Doktorlar da genellikle anında onlar ile ilgilenmiyorlar! Çünkü diğer hastayla meşguller. Bu “diğer hasta” hiç bitmiyor. Bir doktor ne kadar çalışırsa çalışsın ancak bir hastaya bakabiliyor. Acılar içinde kıvranan dokuz hasta “ilgisiz” kalıyor. Dokuz hastanın yakını olanlar muayene sırası beklersen gergin havaya, çaresiz sorular savuruyorlar:

-Nerede bu doktorlar?

Oysa acil servis doktorları her nöbet gecesi ayrı bir hasta bakma rekoru kırıyorlar. Ama bunu kendileri dışında kimseler bilemiyor.

31 Ocak’ı 1 Şubat’a bağlayan Çarşamba gecesi Haydarpaşa Numune Hastanesi’nin Acil Servisi de olağan mesailerinden birini yaşıyordu.

Gazeteci Güler Yıldız da karnına saplanan bıçak kıvamında ağrılarla kıvranarak hastaneye geldiği andan itibaren, “bir an önce buradan çıkıp gitmeliyim” isteği sancıların üstüne oturdu.

Ancak bu o kadar kolay değildi.

O gece hastanenin 1. Cerrahi Kliniği’nin nöbetçi doktoru olarak görev yapan aydınlık yüzlü adam “sakın gitmeyin” diyordu. Birden çok tahlil, film, ultrason çekimleri yapıldığı halde ağrıların sebebi bulunamıyordu.

Ağrıların gecesi, neşter işaretiyle sabaha ulaştı. Doktor, Güler’i müşahade servisine yatırdı. Eliyle karnına bastırırken “ameliyat edeceğiz” diyordu. Güler’in, ağrılarının üzerine bir de şaşkınlık oturmuştu:

-Doktor bu şaka mı?

-Hayır çok ciddi bir durum. Seni bu vaziyette bırakan bir doktoru meslekten kovarlar!

O sırada yatağın başında bulunan Güler’in yakınları hastaya moral servisi yapıyorlardı:

-Senin yerinde olmak isteyen kaç genç kız vardır biliyor musun?

-Neden?

-Onlar, Ferhat Göçer’i yakından görmek onu dinlemek için yarışıyorlar, Ferhat Göçer de seni ameliyat edebilmek için başında durmuş dil döküyor!

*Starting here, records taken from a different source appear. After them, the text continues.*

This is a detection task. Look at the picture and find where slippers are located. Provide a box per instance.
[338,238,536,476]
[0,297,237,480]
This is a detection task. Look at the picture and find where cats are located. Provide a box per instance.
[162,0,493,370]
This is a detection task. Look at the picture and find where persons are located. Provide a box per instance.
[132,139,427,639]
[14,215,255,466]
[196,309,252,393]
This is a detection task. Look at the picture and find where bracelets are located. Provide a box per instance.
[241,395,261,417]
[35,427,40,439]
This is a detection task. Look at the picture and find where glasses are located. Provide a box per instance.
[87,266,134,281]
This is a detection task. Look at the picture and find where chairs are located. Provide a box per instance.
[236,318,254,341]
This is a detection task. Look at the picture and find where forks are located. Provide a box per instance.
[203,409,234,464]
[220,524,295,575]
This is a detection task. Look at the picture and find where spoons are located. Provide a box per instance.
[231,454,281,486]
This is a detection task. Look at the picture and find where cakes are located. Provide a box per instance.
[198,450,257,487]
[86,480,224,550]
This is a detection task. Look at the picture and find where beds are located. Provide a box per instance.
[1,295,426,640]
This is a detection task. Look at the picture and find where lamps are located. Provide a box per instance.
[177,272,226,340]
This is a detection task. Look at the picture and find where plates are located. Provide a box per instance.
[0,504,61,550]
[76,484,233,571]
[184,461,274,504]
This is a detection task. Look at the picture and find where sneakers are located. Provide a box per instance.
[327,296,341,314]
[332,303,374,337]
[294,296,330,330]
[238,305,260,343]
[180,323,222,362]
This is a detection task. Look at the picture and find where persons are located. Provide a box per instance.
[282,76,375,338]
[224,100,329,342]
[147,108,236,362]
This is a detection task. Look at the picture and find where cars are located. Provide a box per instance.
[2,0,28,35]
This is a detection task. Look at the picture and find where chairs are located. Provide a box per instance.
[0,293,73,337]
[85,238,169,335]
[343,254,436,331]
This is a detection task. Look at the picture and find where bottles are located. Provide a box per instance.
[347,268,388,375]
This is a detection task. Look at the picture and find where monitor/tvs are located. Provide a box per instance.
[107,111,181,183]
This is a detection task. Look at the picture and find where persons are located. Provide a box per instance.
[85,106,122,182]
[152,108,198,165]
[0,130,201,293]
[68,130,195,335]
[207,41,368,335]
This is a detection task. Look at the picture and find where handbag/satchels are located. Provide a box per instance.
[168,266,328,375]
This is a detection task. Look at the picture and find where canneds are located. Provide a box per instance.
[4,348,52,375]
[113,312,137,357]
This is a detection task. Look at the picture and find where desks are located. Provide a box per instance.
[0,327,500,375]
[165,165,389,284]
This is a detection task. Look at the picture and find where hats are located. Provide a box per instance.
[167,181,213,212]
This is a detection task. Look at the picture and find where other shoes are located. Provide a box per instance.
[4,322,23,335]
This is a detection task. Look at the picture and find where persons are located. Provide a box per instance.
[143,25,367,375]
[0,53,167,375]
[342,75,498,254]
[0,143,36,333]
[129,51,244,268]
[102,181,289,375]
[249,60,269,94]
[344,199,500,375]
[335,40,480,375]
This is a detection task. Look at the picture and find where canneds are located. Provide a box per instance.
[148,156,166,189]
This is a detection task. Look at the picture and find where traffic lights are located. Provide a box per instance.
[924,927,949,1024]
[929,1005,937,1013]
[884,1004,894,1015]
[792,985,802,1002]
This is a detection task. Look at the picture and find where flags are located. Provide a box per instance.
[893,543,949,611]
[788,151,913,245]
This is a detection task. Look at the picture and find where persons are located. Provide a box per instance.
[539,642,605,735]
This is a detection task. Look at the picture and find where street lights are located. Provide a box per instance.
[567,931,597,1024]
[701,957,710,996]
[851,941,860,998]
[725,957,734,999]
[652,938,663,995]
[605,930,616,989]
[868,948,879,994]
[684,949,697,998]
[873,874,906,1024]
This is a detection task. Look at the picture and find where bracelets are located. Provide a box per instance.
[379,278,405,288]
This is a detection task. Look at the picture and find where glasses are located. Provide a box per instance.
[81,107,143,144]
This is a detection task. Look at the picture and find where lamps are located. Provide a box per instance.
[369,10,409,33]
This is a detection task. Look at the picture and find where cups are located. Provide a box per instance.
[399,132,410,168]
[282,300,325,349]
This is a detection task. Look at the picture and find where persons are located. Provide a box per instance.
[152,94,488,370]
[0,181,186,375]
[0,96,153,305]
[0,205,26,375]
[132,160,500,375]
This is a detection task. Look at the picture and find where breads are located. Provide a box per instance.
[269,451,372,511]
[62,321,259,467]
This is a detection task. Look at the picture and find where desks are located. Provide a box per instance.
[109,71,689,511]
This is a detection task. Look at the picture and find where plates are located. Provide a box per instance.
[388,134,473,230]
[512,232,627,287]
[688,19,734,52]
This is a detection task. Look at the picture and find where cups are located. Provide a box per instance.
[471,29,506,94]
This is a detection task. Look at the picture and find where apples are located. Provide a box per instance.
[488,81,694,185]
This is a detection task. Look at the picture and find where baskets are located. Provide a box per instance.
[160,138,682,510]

Gazetelerin renkli sayfaları onun haberlerini hep “ünlü tenor Ferhat Göçer” tanımıyla yayınlıyor. Satır aralarında doktor olduğu da vurgulanıyor. Ama şimdiye kadar onu hastanede çalışırken gösteren haber çıkmadı. Çünkü istemiyor.

O şöhrete ulaşmış birinin bu koşullarda görev yapmasını anlamak kolay değil. Tabii Türkiye için… Dr. Ferhat Göçer açısından ise anlaşılmayacak bir şey yok:

-Ben hekimliği seviyorum, böyle devam edeceğim!

Büyük şöhretine karşılık, kendisini tanımayan çaresiz insanlar arasında “doktor bakar mısın?” çağrılarıyla, meslek aşkını sürdürüyor.